Tandaseru – Presiden Joko Widodo menilai peran penting ulama dalam mendorong perdamaian yang inklusif di Afghanistan, karena itu Indonesia berkomitmen memfasilitasi peran konstruktif ulama.

“Pertemuan trilateral ini merupakan bagian dari komitmen dan upaya Indonesia untuk mengedepankan peran para ulama,” kata Presiden saat membuka Pertemuan Trilateral (Indonesia, Afghanistan, dan Pakistan) Ulama, di Istana Kepresidenan Bogor, Jawa Barat, Jumat (11/5) pagi.

Menurut Kepala Negara, jalan menuju perdamaian tidak pernah mudah.
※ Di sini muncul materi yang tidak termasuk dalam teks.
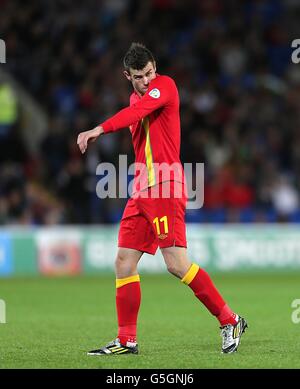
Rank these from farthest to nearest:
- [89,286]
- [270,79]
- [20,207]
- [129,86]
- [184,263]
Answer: [270,79] → [129,86] → [20,207] → [89,286] → [184,263]

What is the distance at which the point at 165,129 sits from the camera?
24.6ft

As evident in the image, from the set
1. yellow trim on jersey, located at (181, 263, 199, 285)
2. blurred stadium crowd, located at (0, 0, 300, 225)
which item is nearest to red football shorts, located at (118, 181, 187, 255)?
yellow trim on jersey, located at (181, 263, 199, 285)

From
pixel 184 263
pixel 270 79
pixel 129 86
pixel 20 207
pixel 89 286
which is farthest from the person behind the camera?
pixel 270 79

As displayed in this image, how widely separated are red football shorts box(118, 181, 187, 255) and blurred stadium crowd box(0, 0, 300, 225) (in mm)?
8809

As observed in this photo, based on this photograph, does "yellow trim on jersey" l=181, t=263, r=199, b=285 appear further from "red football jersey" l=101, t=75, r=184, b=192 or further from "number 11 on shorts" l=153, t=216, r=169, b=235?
"red football jersey" l=101, t=75, r=184, b=192

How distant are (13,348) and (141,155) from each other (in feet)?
5.90

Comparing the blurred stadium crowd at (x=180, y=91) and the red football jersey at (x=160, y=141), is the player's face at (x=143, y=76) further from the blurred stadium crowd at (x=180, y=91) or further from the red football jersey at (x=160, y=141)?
the blurred stadium crowd at (x=180, y=91)

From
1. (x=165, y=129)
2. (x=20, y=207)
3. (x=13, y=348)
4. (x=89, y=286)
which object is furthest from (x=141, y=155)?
(x=20, y=207)

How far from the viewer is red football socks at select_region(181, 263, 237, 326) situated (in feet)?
24.4

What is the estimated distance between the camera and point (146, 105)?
23.7 feet

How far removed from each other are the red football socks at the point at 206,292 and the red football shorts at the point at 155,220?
9.2 inches

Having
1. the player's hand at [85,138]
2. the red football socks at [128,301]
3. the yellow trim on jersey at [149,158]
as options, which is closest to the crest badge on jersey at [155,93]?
the yellow trim on jersey at [149,158]

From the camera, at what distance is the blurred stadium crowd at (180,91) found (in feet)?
55.0

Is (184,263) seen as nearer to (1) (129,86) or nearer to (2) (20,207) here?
(2) (20,207)
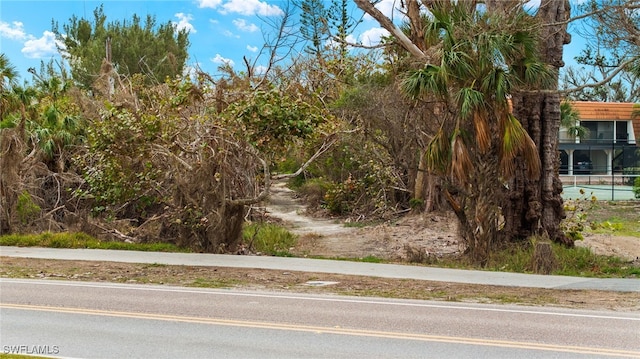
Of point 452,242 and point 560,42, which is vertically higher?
point 560,42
Namun sebagai orang beriman, Kepala Negara yakin pertolongan Allah SWT itu sangat dekat. “Kita tidak boleh putus harapan, apalagi putus asa,” ujarnya.
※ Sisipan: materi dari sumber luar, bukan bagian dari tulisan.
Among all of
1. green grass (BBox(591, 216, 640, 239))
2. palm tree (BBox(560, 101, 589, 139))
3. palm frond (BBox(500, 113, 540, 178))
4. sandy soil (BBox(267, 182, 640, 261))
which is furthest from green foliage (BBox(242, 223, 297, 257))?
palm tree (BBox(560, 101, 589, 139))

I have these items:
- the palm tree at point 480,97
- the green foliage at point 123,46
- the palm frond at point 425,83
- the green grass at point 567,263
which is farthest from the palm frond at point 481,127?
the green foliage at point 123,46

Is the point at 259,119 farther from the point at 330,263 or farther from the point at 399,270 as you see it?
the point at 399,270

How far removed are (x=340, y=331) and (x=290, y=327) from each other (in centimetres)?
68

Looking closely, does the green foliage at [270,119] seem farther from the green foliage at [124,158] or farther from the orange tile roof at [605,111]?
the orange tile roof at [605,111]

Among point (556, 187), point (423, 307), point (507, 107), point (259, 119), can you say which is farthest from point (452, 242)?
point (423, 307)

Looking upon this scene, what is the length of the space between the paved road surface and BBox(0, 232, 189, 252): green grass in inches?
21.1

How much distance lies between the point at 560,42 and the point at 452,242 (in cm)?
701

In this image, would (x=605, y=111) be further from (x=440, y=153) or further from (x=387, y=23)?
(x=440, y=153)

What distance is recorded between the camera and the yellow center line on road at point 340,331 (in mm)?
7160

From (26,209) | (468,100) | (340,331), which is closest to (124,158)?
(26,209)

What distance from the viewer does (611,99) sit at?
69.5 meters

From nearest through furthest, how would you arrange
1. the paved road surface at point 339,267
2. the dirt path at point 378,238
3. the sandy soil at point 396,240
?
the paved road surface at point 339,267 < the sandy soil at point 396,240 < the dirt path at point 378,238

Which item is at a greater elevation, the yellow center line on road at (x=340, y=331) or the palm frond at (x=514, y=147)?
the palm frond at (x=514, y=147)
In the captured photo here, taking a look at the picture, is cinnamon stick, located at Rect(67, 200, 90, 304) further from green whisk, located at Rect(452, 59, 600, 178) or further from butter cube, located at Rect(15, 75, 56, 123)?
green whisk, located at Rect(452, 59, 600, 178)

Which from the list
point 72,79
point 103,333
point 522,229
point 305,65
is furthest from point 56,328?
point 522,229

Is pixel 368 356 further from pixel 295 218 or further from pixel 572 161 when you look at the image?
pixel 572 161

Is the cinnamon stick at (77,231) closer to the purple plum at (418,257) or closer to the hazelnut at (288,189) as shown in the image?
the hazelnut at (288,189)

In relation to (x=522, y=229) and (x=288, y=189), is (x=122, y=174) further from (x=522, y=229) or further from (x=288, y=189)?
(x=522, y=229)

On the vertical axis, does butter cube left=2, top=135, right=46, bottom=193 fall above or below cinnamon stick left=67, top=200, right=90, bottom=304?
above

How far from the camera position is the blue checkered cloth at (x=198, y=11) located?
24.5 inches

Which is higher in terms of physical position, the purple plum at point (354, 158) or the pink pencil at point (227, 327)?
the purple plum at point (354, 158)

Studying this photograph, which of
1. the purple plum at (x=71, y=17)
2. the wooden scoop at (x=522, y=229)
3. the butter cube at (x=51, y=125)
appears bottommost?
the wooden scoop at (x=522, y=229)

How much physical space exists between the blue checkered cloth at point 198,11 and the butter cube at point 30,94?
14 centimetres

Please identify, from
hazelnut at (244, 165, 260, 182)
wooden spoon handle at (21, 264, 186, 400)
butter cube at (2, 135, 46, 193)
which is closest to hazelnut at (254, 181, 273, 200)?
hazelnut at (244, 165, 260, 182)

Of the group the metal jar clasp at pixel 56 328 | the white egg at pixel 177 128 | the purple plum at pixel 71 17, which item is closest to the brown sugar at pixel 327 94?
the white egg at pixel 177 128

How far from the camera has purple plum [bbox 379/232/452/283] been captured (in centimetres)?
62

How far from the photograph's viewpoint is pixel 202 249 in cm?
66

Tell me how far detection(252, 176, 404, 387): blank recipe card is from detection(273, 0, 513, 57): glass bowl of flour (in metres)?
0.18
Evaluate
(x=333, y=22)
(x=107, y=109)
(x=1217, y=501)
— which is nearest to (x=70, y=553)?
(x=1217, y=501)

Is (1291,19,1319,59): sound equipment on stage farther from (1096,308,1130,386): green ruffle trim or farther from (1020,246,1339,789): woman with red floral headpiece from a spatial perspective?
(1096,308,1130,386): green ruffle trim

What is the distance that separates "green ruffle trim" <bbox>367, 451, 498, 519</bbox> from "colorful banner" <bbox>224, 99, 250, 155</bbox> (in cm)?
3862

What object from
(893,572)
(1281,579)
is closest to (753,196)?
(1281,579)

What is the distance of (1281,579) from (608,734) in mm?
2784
Karena itu, kata Jokowi peran kunci para ulama dalam menjaga momentum dan optimisme ummah akan perdamaian.“Ulama adalah agen perdamaian, ulama didengar, ulama diturut, ulama diteladani oleh ummah, ulama memiliki kharisma, ulama memiliki otoritas, ulama memiliki kekuatan untuk membentuk wajah ummah yang damai,” tutur Presiden.
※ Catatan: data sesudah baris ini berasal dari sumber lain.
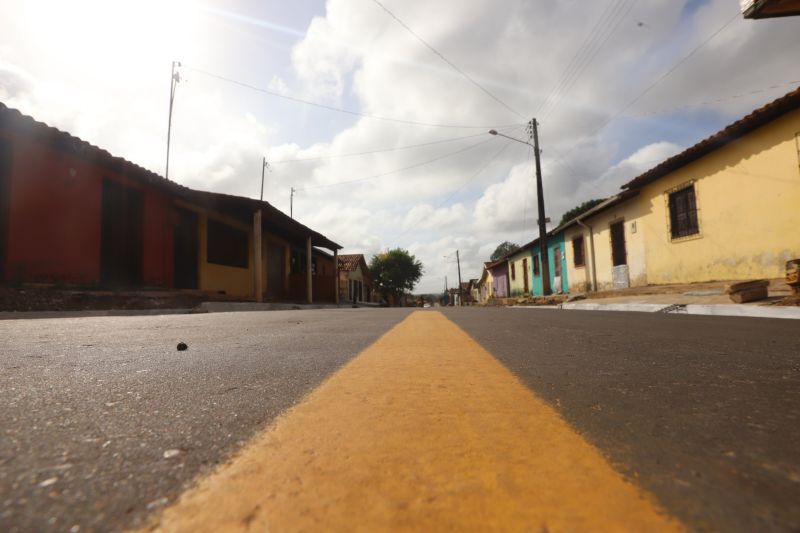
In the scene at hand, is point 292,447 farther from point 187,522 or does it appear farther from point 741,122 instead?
point 741,122

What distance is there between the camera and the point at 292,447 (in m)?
0.77

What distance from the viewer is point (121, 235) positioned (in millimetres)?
9727

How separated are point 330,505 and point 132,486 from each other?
0.31m

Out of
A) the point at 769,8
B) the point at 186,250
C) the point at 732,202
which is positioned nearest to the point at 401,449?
the point at 769,8

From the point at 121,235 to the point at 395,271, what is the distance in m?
35.5

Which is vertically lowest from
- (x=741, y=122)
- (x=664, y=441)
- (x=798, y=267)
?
(x=664, y=441)

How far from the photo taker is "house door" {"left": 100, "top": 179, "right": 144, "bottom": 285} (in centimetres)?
923

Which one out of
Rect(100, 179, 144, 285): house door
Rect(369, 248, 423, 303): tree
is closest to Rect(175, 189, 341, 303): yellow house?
Rect(100, 179, 144, 285): house door

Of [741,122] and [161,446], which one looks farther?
[741,122]

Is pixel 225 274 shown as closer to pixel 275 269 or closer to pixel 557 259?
pixel 275 269

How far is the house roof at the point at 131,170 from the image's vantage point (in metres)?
7.29

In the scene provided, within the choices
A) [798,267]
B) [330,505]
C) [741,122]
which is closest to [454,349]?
[330,505]

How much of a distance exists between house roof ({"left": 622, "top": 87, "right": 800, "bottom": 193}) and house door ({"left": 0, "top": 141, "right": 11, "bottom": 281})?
47.6 feet

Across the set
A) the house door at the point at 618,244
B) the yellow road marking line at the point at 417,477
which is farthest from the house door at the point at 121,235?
the house door at the point at 618,244
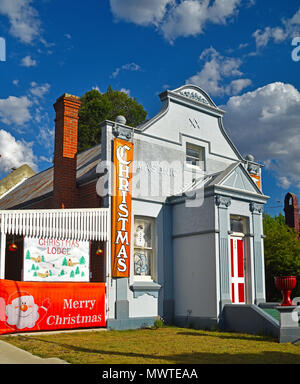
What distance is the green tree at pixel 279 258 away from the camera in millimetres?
20337

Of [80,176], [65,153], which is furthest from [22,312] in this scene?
[65,153]

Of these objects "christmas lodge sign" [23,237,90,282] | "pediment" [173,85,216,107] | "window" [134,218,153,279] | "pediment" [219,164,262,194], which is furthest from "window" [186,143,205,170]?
"christmas lodge sign" [23,237,90,282]

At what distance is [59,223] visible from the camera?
491 inches

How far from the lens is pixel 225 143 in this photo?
1814 centimetres

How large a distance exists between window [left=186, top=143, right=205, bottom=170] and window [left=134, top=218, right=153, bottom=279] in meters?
3.21

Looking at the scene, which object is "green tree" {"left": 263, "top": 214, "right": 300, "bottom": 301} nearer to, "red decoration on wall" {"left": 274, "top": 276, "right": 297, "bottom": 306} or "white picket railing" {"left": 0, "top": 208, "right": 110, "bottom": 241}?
"red decoration on wall" {"left": 274, "top": 276, "right": 297, "bottom": 306}

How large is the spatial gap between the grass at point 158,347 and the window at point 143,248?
230 cm

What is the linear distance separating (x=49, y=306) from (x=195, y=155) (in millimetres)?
8281

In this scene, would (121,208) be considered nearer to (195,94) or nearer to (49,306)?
(49,306)

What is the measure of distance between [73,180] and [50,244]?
10.8ft

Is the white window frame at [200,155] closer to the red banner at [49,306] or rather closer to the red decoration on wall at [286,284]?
the red banner at [49,306]

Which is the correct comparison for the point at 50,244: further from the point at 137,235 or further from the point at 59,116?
the point at 59,116
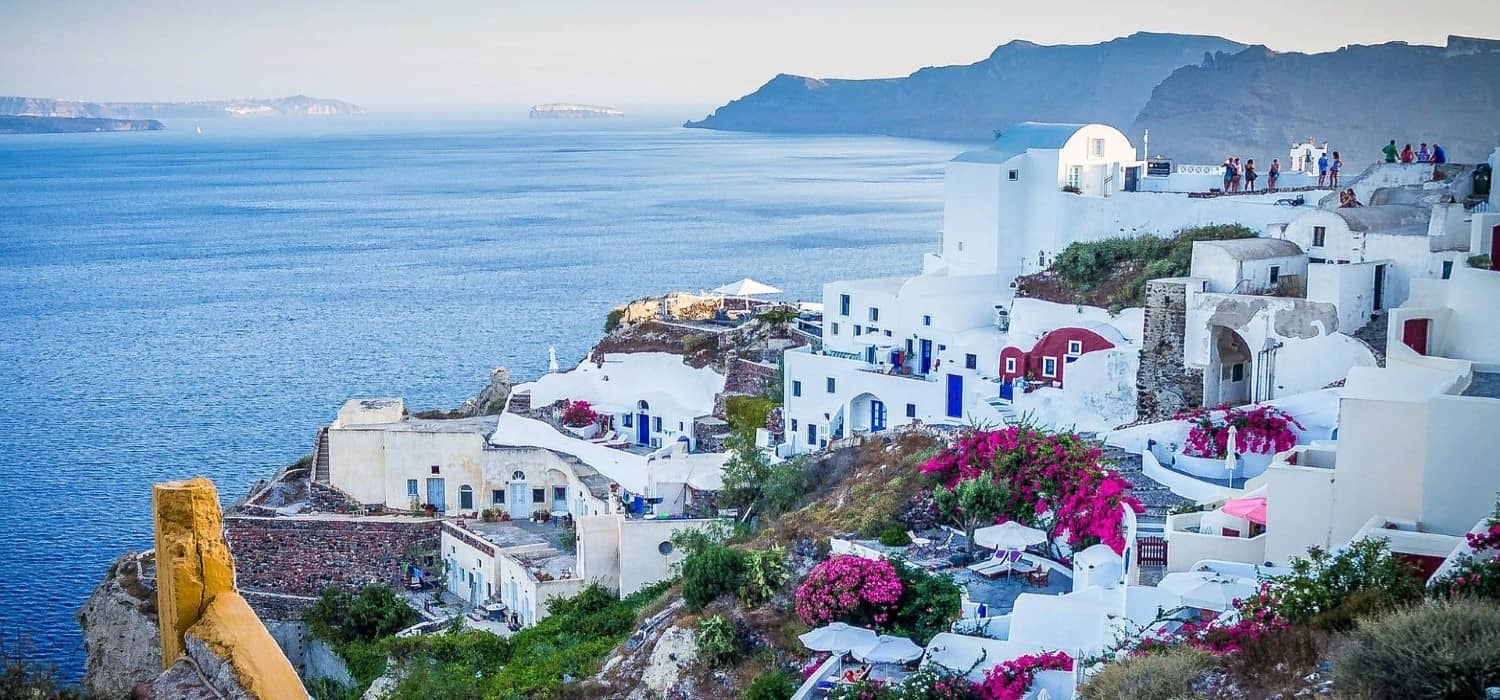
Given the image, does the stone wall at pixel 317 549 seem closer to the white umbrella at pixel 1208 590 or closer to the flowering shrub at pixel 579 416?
the flowering shrub at pixel 579 416

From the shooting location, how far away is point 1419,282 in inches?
807

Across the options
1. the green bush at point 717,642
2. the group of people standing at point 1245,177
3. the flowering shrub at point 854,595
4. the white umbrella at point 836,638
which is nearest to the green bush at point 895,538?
the green bush at point 717,642

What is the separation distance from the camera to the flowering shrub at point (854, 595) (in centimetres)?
1560

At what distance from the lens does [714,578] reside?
1852cm

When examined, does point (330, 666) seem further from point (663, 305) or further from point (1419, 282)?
point (1419, 282)

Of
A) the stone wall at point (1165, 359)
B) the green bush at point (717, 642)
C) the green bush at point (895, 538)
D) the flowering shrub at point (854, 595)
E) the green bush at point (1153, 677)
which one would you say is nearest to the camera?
the green bush at point (1153, 677)

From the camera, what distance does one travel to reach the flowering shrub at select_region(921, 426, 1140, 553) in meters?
17.8

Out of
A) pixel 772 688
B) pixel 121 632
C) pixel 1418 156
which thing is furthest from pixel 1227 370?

Melalui suara ulama, khususnya para ulama dari Afghanistan, Pakistan, dan Indonesia, Presiden Jokowi berharap,semangat ukhuwah untuk perdamaian di Afghanistan dapat diperkuat.

Untuk itu, Presiden Jokowi menyerukan, agar pertemuan trilateral ulama itu diniatkan semata hanya untuk meraih rida Allah SWT,  melalui menabur benih-benih perdamaian dan menghindari kekerasan di antara hamba-hambanya.

“Dengan niat yang ikhlas pertemuan trilateral para ulama insyaallah akan menjadi kontribusi konkret bagi perdamaian di Afghanistan,” ucap Presiden Jokowi.

Hadir dalam acara tersebut Wakil Presiden Jusuf Kalla,Menko Polhukam Wiranto, Ketua Majelis Ulama Indonesia (MUI) KH Ma’ruf Amin, Menteri Luar Negeri (Menlu) Retno Marsudi, dan Menteri Agama (Menag) Lukman Hakim Saifuddin.